GOP blames Strickland for NCR loss

But insiders say NCR left for an array of reasonsCampaign dismisses criticism as ‘wildly false’

On the seventh anniversary of NCR Corp.’s announcement that it was leaving Dayton for Georgia, the Ohio Republican Party laid the blame for NCR’s loss at the feet of Ted Strickland, a Democrat who was governor in 2009 and who today is Sen. Rob Portman’s opponent in the November election.

NCR’s exit cost Dayton about 1,250 well-paying jobs — with $2.5 million in city income tax revenue — and its last Fortune 500 company.

“Gov. Ted Strickland didn’t care,” Ohio Rep.
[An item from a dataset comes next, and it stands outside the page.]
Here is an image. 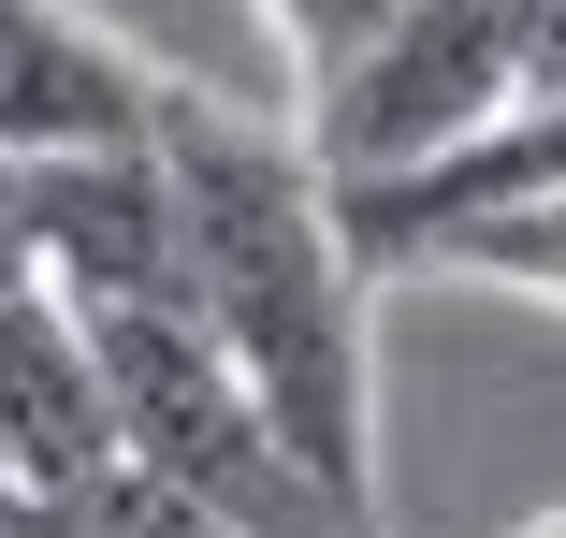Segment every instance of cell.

Niraj Antani, R-Miamisburg, said in a press conference in the shadow of the Carillon Thursday.

“He didn’t do anything to try to save those jobs, to try to replenish those jobs when they left,” Antani said. “And that is not leadership.”

Antani and Matt Borges, chairman of the Ohio Republican Party, repeated the story of Strickland and NCR CEO Bill Nuti — a recollection attributed to Nuti himself and reported in the New York Times, among other places — sitting down at a conference dinner together in early 2009. According to Nuti’s account, Strickland did not introduce himself or appear to know who Nuti was.

“Ted Strickland didn’t even know who he was sitting with when he sat (with Nuti) in New York at a renewable energy conference,” Borges said.

A spokesman for Strickland in 2010 told the New York Times that the then-governor “would have been happy to talk to Mr. Nuti about NCR’s plans if he had been approached.”

The campaign for Strickland on Thursday pointed to 2009 news reports that showed NCR did not share its plans to move with Ohio lawmakers and politicians at all levels of government, local, state and federal.

David Bergstein, a spokesman for the Strickland campaign, dismissed GOP criticisms as “wildly false.”

He said the claims “show just how far Sen. Portman’s backers will go to try and distract from Portman’s own decades-long record of voting for unfair trade deals that have outsourced hundreds of thousands of Ohio jobs to places like China.

“The record is very clear: this company (NCR) refused to notify leaders at any level they were leaving and wouldn’t consider an incentive offer from the administration to stay in Dayton,” he added. “But after they left, Ted worked with local community leaders to successfully bring new jobs and economic investment to Dayton, including General Electric and the (Ohio) Aerospace Development Hub.”

Some observers say the reality of NCR’s move was complex, and blame cannot be directed at any one person. Strickland himself said in recent years that NCR didn’t give him or others a chance to try to keep the company in Dayton.

“We didn’t have a lot of warning,” Strickland told the Atlanta Journal-Constitution in 2015. “The decision was already made.”

In 2008 and well before, a number of signals worried Dayton leaders.

Jackie Thode, a former general manager in the Gasper Division of NCR, was part of a group of NCR employees exploring a possible expansion of the NCR’s 1700 S. Patterson Blvd. headquarters when Nuti was brought on as CEO in 2005.

Now retired, Thode said Thursday that the group’s work was halted about 18 months after Nuti arrived.

“We all wondered why,” Thode said. “But about that time they started to reduce staff everywhere and most of us thought that was why.”

Other signals worried Dayton. The company’s board quietly put aside an early requirement that Nuti move from New York City to Dayton. Public officials, such as then-state Sen. John Husted, said they were frustrated in attempts to meet Nuti face-to-face.

In October 2008, the state of Georgia announced that NCR would establish a global “center of excellence” in that state, moving parts of NCR’s worldwide customer service operations and creating 916 new jobs over the next two years.

In January 2009, a then-spokesman for NCR told the Dayton Daily News that “Dayton is our headquarters.”

“You don’t make that decision lightly,” the spokesman said then. “This company has said Dayton is our headquarters. Resources are precious. People are important.”

But even then, NCR, with about 22,000 employees worldwide, had more employees in Georgia than in Dayton. And 18 months later, the company had left the city altogether.

Former Ohio Lt. Gov. Lee Fisher in 2010 called NCR’s actions “shamefully irresponsible.” Just before NCR’s June 2, 2009 announcement, Strickland’s office sent Nuti a letter, offering NCR $31.1 million of incentives to keep the company anchored in Dayton.

Nuti himself said flights to and from Dayton International Airport required multiple stops at other airports, making travel tricky for customers and employees. He said recruiting top talent to Dayton was difficult. He wanted to be closer to NCR customers in Atlanta, as well.

David Gasper — an NCR veteran and Dayton-area entrepreneur who sold a business to NCR in 1999 — was not with the company in 2009. But he saw the same signs as others, and he spoke regularly with people within the company who felt that NCR leadership clearly wanted to leave.

“In my mind, there was no effort whatsoever (by NCR) to stay in Dayton and preserve the legacy of a company founded by (John) Patterson,” Gasper said Thursday.